内部告発サイト「ウィキリークス」創始者ジュリアン・アサンジ氏は24日、元米中央情報局(CIA)職員エドワード・スノーデン容疑者がどのようにして米当局の訴追を逃れて海外に逃亡しているかについて一部の詳細を明かした。ただしスノーデン容疑者が現在どこにいるのかには言及しなかった。
アサンジ氏とウィキリークス関係者はまた、ウィキリークスがスノーデン容疑者に提供している支援の一部について説明し、飛行機のチケット代、宿泊代、弁護士料の支払いを行っていると述べた。またウィキリークスはスノーデン容疑者の「各国の当局や政府」に対する要請やメッセージを出す際の「仲介役」として行動していると語った。

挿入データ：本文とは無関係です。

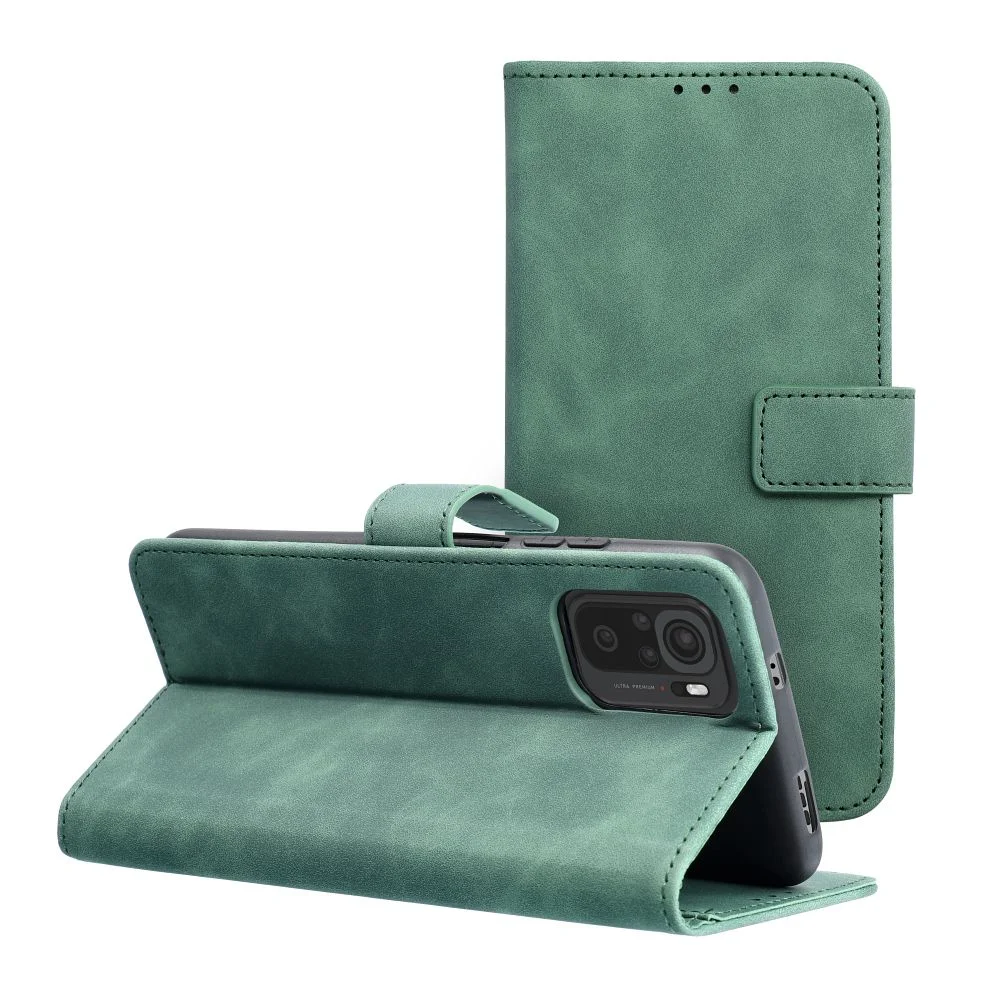Φωτογραφία προϊόντος: . TENDER Book Case for XIAOMI Redmi NOTE 11 / 11S green
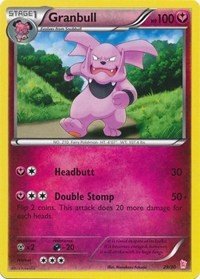 Granbull (14/30) [XY: Trainer Kit - Sylveon] 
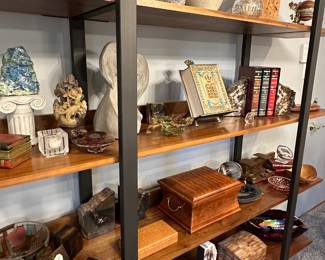 Shelf FULL of exquisite finds ! 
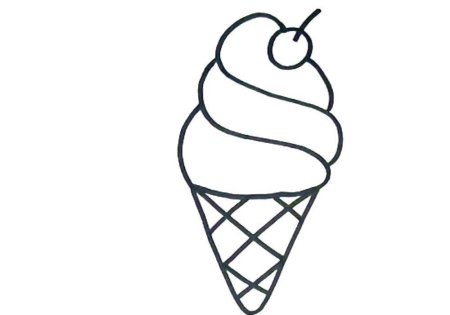Мороженое карандашом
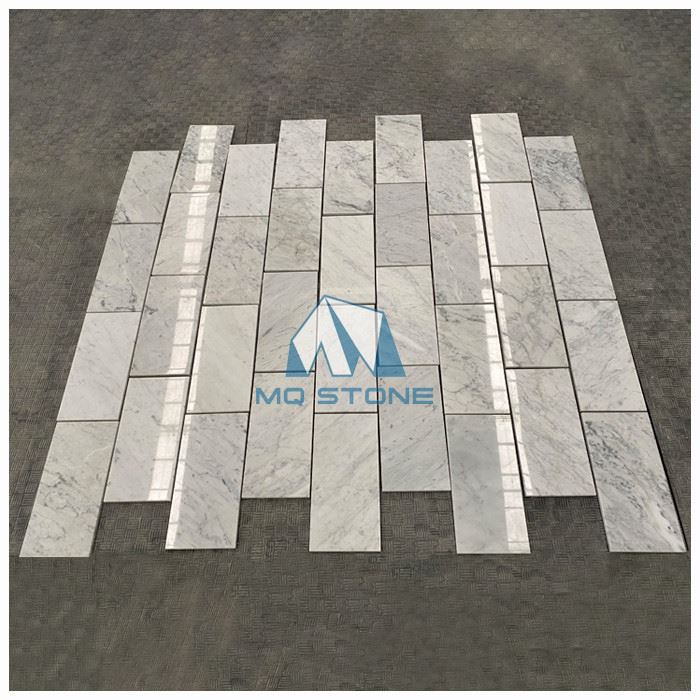 4x12 Carrara Marble Tile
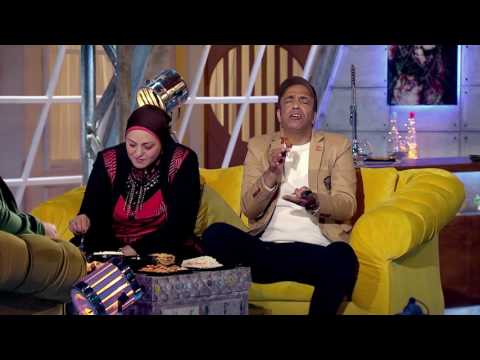 سليمان عيد: مراتي بتعمل جلاش باللحمه المفرومه جميل ويدوب في البوق | Talata Fe Wa7ed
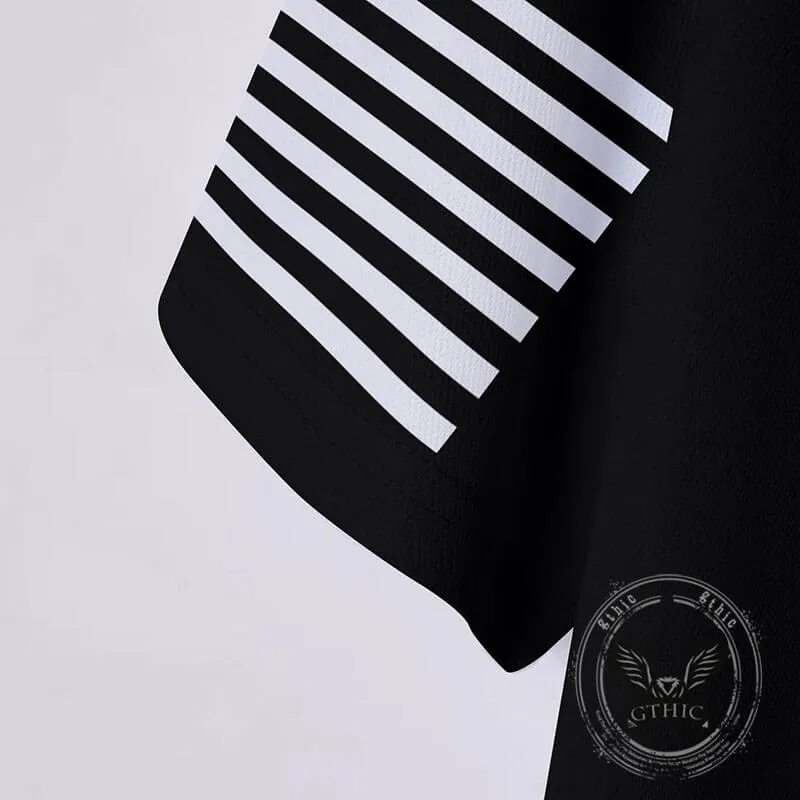 Casual Independence Day Flag Print Short Sleeve Polo Shirt sold by GTHIC product image thumbnail 3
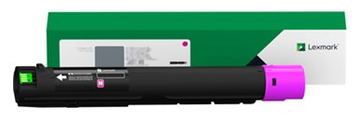 Lexmark Magenta - original - Tonerpatrone LCCP, LRP von LumaTech
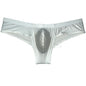 Sexy Men's Shiny Silk Mini Bikini Underwear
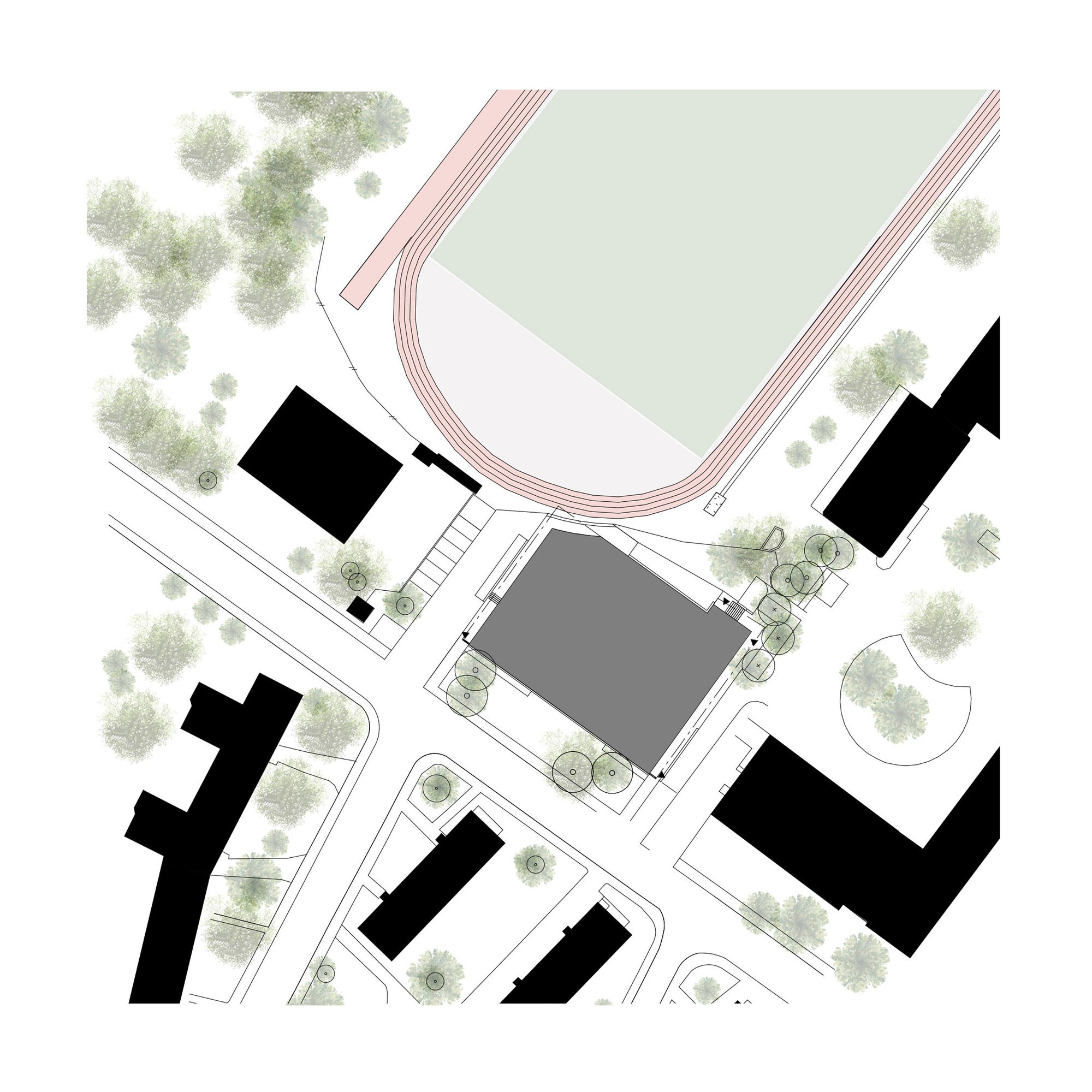 Telefonplanshall Sports Hall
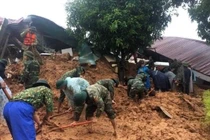 Sẵn sàng điều máy bay đến vụ sạt lở ở Quảng Trị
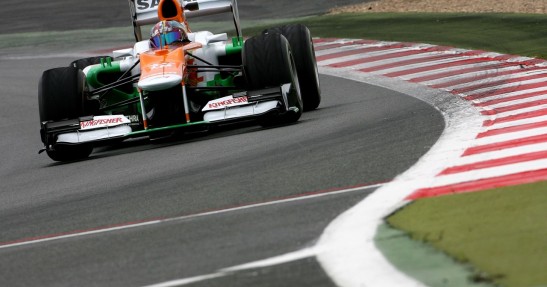 Testy F1 dla młodych kierowców 2012 - Magny-Cours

アサンジ氏は自らも政治亡命を求めて過去1年間逃げ込んでいるロンドンのエクアドル大使館から電話会見で明かした。アサンジ氏は、スノーデン容疑者を支援するようウィキリークスに指示したと述べたが、同容疑者と直接話したかどうかは明らかにしなかった。
アサンジ氏は「スノーデン氏は裏切り者ではないし、スパイでもない。彼は重要な真実を一般に暴露したホイッスルブロウアー(内部告発者)だ」と強調した。
アサンジ氏は、「(内部告発の)発表やホイッスルブロウアーに対する威嚇に対処する」ための経験をウィキリークスは持っていると述べ、同容疑者支援を決定したのは「スノーデン氏が深刻な状況に置かれており、米政府によってそのような状況に置かれるべきでないからだ」と語った。
アサンジ氏は、スノーデン容疑者が健康で安全だと述べるとともに、23日に香港を離れたあと、「ロシアやその他諸国」を経由して「エクアドルに向かう予定だ」と語った。
アサンジ氏は、スノーデン容疑者の所在にそれ以上言及しなかった。米検察当局は、米政府当局が電話やインターネット通信を監視していることを示す国家安全保障局(NSA)の文書を漏えいしたとして同容疑者を訴追し、指名手配している。
実際、スノーデン容疑者の現在の所在は神秘に包まれている。ロシアのメディアはアエロフロート関係者の話として、同容疑者が24日午後にモスクワ発キューバ行きのフライトを予約したと伝えた。しかしハバナ行きのアエロフロートSU-150の乗務員は、同容疑者は搭乗していないと述べたという。
ホワイトハウス当局者は24日、スノーデン氏は現在ロシアにいるとみていると述べた。ウィキリークスの広報担当者は、スノーデン氏が政治亡命を要請するためアイスランドとエクアドルに打診したことを確認し、ウィキリークスがこうした要請を支援したことを認めた。しかし「その他の申請ないし打診」については言及しなかった。
スパイ活動法に基づきスノーデン容疑者を訴追した米当局は今月15日、香港政府に対し、同容疑者を仮拘束して身柄を引き渡すよう求めた。また米当局は23日、スノーデン容疑者のパスポートを無効にしたことを明らかにした。
にもかかわらず、スノーデン氏はその日、香港を離れることに成功した。アサンジ氏はエクアドルがスノーデン容疑者に渡航のための「難民渡航許可証」を認めたと語った。